While memes are easy to dismiss as low-effort jokes—we’ve all seen the same image of Drake with his hand up or the guy ogling a female passerby as his girlfriend glares at him—in reality, they’re an easy way for people to spread facts as well as misinformation.
“In just the glimpse of an eye, they catch something emotional in you. That emotion almost overwhelms your thinking, and people have a tendency to repost and share with their friends,” said Jeff Henrikson, a lecturer in the University of Maryland’s Department of Atmospheric and Oceanic Science who is studying climate change memes for his doctorate in information science.
He’s examining ones created by both ends of the political spectrum, searching for common themes and differing approaches via Facebook groups and Reddit forums.
So far, Henrikson has found that liberal takes are often aimed at corporations or general topics like carbon capture (pulling warming gases from the air), while conservative ones tend to go for more personal attacks, such as on U.S. Rep. Alexandra Ocasio-Cortez (D-N.Y.), Swedish activist Greta Thunberg or President Joe Biden. Memes on both sides also poke fun at initiatives that seem like wasted efforts, such as “greenwashing” by companies that merely pay lip service but do little to actually reduce harmful emissions. He hopes that his findings can help people step out of their “echo chambers” and present factual information more effectively to reach the other side.
He's also incorporated memes into one of his courses, “Causes and Consequences of Global Change.” “Before I took it over, it used to be very heavy on the sciences,” said Henrikson, who has taught introductory science classes for about two decades. “I wanted to focus on how society is dealing with and approaching climate change, and memes were a way into that.”
Giving students the chance to go on social media for class, but with a critical eye, makes climate change more of an accessible topic for them.

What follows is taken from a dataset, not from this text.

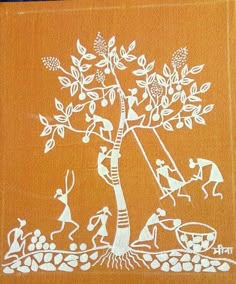 an orange book with white designs on the front and back cover, depicting people dancing around a tree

They’re tasked with finding and evaluating memes for credibility, just as they learn to do for news stories and videos they see online.
His students have grown up in an era where apps and websites make it easy to put together slick graphics, so “they often walk in with the idea that if it looks professional, it must be accurate,” Henrikson said. “But then I show them faculty websites that are still using HTML from 1998, or nonprofit sites that have distracting advertising because they need the money, to help them understand that their initial gut reaction isn’t necessarily a true measure of how credible a source is.”
He shares his thoughts on several memes he and his students have found:
This addresses one of the biggest misconceptions about global warming: the difference between weather in specific locations and climate for the entire planet. “Individual snowstorms during individual years—like this year, California has been incredibly wet—doesn’t mean the drought’s over or that warming isn’t happening,” Henrikson said.
“This goes after Greta Thunberg for not addressing developing countries with their emissions—only rich white people,” Henrikson said. “This is a common theme in conservative memes: Why should we in America have to do anything if the rest of the world isn’t going to do it, when actually, the developing world is having the worst impacts and the least financial ability to deal with the changes we’re experiencing?”
The snark in this meme, showing Al Gore’s face over Jack Nicholson’s frozen body in “The Shining,” mocks the former vice president’s climate advocacy, implying that his concern about the shrinking number of polar bears in the 1990s was unwarranted. “We stopped hunting of polar bears, so their populations have grown,” Henrikson said, but that doesn’t mean they’re doing fine. “They are threatened by other things now,” such as the steady loss of sea ice from which to hunt.